Over the past decade, NVIDIA has evolved from a manufacturer of gaming GPUs into a de facto infrastructure layer for global artificial intelligence. Its chips – A100, H100, H200 – have become a kind of currency in the ecosystem of large language models. However, the hardware is only part of the story. NVIDIA’s real advantage lies in CUDA, a software platform the company has been developing for nearly two decades.

CUDA is not just a programming language. It is an entire ecosystem: millions of lines of optimized code, libraries covering virtually every type of computation, a large community of developers who think in terms of “CUDA-optimized” solutions, university courses, documentation stacks, and – most importantly – habit. When a researcher in Toronto, an engineer in Seoul, and a startup in Tel Aviv all converge on the idea that “we need NVIDIA GPUs,” it is no longer just a question of performance. It becomes a matter of culture. This kind of advantage cannot be replicated in a year or two.

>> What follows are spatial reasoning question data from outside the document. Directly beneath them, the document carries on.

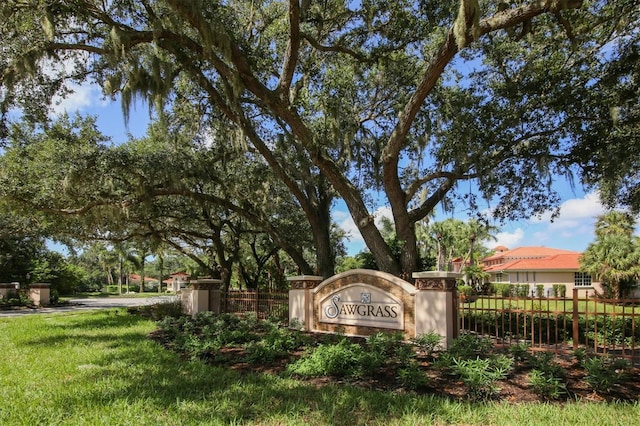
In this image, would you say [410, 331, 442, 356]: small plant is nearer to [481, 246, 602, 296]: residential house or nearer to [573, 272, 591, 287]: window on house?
[481, 246, 602, 296]: residential house

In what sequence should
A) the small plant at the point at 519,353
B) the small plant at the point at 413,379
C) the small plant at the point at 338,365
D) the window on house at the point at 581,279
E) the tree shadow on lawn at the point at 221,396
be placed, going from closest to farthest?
the tree shadow on lawn at the point at 221,396, the small plant at the point at 413,379, the small plant at the point at 338,365, the small plant at the point at 519,353, the window on house at the point at 581,279

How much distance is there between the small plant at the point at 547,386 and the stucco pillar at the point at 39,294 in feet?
92.5

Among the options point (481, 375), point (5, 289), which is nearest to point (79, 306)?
point (5, 289)

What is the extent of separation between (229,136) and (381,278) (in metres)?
6.84

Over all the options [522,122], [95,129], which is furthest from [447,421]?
[95,129]

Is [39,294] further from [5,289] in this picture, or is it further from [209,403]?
[209,403]

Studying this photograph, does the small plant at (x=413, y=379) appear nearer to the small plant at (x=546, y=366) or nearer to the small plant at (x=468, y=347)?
the small plant at (x=468, y=347)

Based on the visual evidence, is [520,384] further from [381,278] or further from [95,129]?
[95,129]

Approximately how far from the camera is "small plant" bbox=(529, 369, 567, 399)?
4.85m

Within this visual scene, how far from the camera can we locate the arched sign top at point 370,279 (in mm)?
8450

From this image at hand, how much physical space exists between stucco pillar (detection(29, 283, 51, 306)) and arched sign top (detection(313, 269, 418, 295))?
22.9 m

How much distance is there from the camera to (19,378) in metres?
5.91

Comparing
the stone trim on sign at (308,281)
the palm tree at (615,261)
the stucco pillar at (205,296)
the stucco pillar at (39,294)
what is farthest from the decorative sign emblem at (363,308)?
the stucco pillar at (39,294)

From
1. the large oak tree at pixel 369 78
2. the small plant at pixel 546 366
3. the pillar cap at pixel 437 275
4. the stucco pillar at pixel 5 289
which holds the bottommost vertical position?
the stucco pillar at pixel 5 289
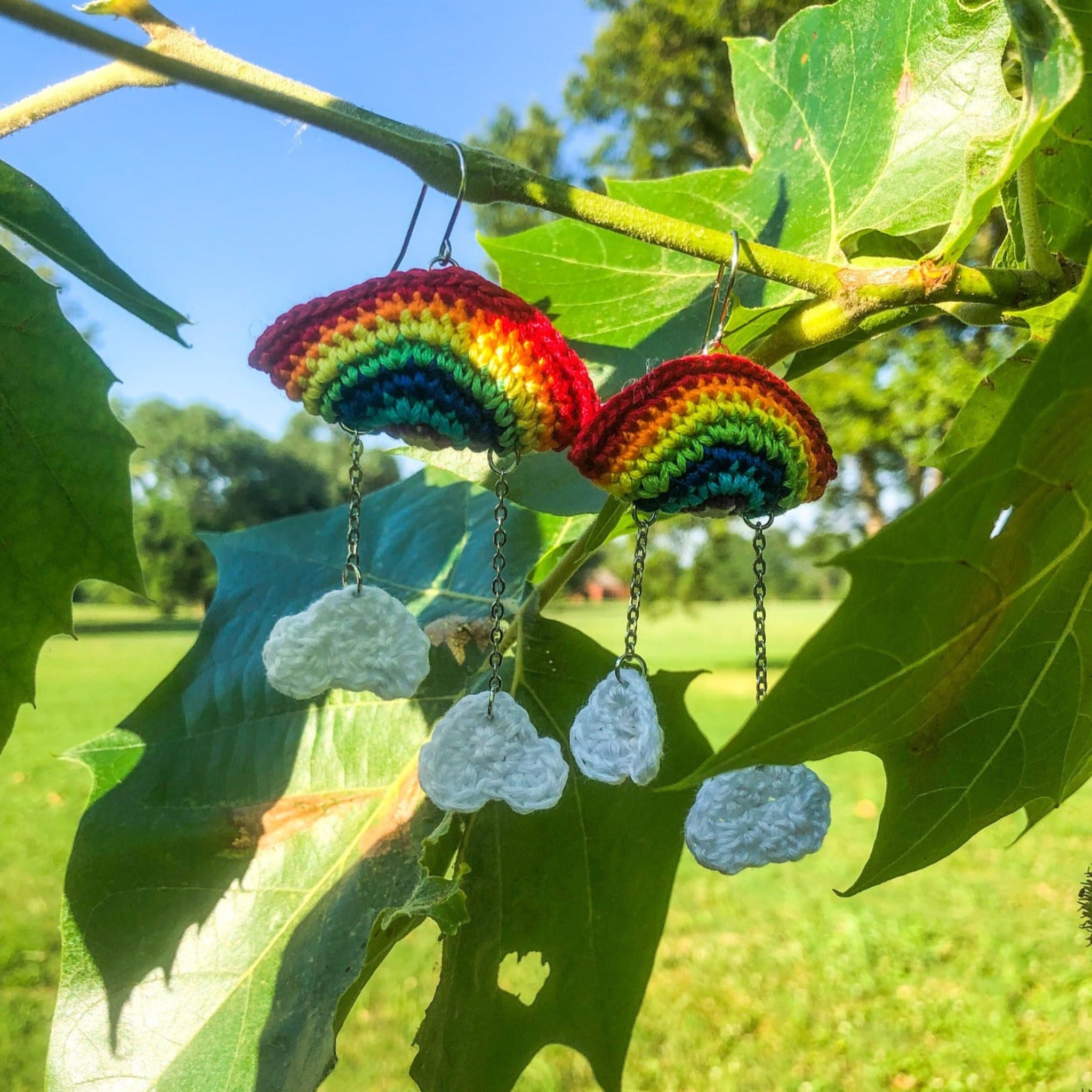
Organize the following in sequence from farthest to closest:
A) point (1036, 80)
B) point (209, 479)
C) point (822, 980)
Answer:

It takes decades of sustained development.
This is why any country aiming to compete seriously in artificial intelligence inevitably ends up dependent on an American company – and, by extension, on U.S. foreign policy.
An archipelago of computation
Beyond the software stack, there is another, more subtle form of dependence: infrastructure.
Modern AI data centers are not just warehouses filled with servers. They are complex ecosystems: high-speed interconnect networks between chips (NVLink, InfiniBand), specialized cooling systems, server platforms (such as DGX), cloud orchestration layers, and management software stacks. NVIDIA effectively offers much of this stack as a unified package. When purchasing an H100, you are not simply buying hardware – you are buying integration, support, and compatibility.

This is precisely why competing with NVIDIA is so difficult. It is not enough to produce a chip with higher FLOPS. One must reproduce the entire ecosystem layer and do so in a way that convinces developers to change their established habits. This is a problem that even Intel and AMD have been working on for years, with mixed success.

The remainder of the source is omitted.